■ **Tâche à accomplir**
D'après le discours sur le rachat de l'OM, à combien s'élevait le déficit du club la saison dernière, et sur quel budget ?

Moi, Mourad Boudjellal, "héroïc" repreneur
Excellences, altesses, prenez place. Et vous aussi, tovaritchi (1), je sais que ça ne se dit peut-être plus trop, mais c’est le seul mot que je connais en russe… [Rires, brouhaha] Messieurs, je sais combien votre temps est précieux, je ne vais donc pas en abuser, je vous suis déjà éternellement reconnaissant d’avoir trouvé un moment commun dans vos agendas pour me retrouver ici. Vous le savez, depuis plusieurs semaines, j’ai pris mes distances avec les tentatives de rachat de l’OM par Mohamed Ajroudi (2). Mais je ne suis pas une fiction comme Jack Kachkar (3). Je garde le club solidement arrimé dans ma ligne de mire. Je serai bref : en quelques minutes de votre temps précieux, je vais vous expliquer pourquoi le moment est venu pour vous d’investir dans l’Olympique de Marseille ; et je vais vous expliquer pourquoi je suis la personne que vous devriez nommer à la tête de votre futur club.
L’OM d’abord : dans le football européen, il n’y a pas d’autre club à la notoriété mondiale qui soit à ce point achetable. Vous connaissez les chiffres, je ne fais donc que vous les résumer : entre 3 à 6 millions de fans répartis dans le monde entier (4), 90 millions d’euros de déficit sur un budget de 240 millions la saison dernière (5). Le seul club français à avoir remporté la Ligue des champions, mais depuis, au niveau continental : une coupe Intertoto [Rires] – oui je sais moi aussi ça me le fait à chaque fois ! – trois finales de C2 (6) et c’est tout. Le déséquilibre est net : l’OM est un grand club avec une image extrêmement puissante, plus forte encore que celle du PSG, mais il manque de moyens. Il porte le drapeau d’une ville et d’un peuple rebelle, qui n’a pas le clinquant de la Tour Eiffel et des Champs-Elysées mais qui est authentique, ce qui est à la fois une force en termes d’image et une faiblesse pour sa puissance de feu. Nous le savons tous : même avec la mise en place du fairplay financier (7), il s’agit toujours et avant tout d’argent. Transformer le club emblématique d’une ville populaire en machine à gagner, nous savons tous que cela est possible. « L’OM, c’est 130 millions de produits, Lyon, deux fois et demie ça. Pourtant, Lyon ce n’est pas deux fois et demie Marseille (8) ! » Voyez comment sont gérés les transferts à l’OM ! N’importe comment ! « Le vrai prix d’un joueur, c’est la différence entre ce qu’il coûte et ce qu’il rapporte. Vous savez ce que rapportent les produits Messi ? Si vous voyez un maillot OM avec Messi floqué dessus, vous l’achetez ? Ça fera déjà 85€ de moins sur son prix … Quel serait le taux de remplissage du Vélodrome avec Messi ? Et l’image du club en termes de produits publicitaires (8) ? » Réussir la greffe entre la démesure parisienne, l’efficacité économique lyonnaise et la ferveur marseillaise est possible. Mais pour cela il faut un dirigeant à la hauteur de ce défi. Et je suis cette personne.

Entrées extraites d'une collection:
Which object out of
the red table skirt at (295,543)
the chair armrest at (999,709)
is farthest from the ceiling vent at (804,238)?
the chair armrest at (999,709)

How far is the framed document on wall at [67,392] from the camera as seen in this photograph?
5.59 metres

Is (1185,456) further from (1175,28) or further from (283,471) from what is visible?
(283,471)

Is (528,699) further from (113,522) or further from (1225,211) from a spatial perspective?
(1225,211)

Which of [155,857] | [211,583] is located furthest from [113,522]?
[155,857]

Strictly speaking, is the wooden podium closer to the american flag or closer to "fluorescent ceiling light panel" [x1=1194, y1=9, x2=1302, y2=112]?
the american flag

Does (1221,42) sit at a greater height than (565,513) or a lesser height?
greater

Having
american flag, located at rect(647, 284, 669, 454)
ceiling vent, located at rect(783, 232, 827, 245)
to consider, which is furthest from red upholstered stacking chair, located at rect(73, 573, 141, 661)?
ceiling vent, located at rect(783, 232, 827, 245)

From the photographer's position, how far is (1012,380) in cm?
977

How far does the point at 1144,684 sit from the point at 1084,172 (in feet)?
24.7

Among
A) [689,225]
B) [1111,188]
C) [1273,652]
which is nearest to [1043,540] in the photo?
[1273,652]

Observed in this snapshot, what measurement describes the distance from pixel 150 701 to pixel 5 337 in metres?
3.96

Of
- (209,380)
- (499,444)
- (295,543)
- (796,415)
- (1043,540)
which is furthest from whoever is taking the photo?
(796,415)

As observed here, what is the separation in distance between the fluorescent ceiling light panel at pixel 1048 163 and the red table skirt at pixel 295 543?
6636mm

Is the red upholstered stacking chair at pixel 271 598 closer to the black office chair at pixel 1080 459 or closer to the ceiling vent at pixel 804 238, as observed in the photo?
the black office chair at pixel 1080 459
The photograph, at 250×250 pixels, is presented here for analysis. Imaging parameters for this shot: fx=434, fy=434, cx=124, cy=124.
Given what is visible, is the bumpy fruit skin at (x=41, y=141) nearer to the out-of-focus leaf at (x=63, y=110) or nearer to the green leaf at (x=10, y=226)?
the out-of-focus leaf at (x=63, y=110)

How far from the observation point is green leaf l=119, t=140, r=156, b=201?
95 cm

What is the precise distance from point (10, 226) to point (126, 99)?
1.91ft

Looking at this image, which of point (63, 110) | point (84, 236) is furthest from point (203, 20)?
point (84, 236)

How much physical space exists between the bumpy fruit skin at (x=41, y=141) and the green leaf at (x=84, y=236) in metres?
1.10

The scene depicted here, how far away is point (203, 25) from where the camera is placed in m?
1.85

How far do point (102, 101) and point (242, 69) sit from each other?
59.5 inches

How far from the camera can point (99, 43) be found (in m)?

■ **Solution proposée**
Le déficit s'élevait à 90 millions d'euros, sur un budget de 240 millions.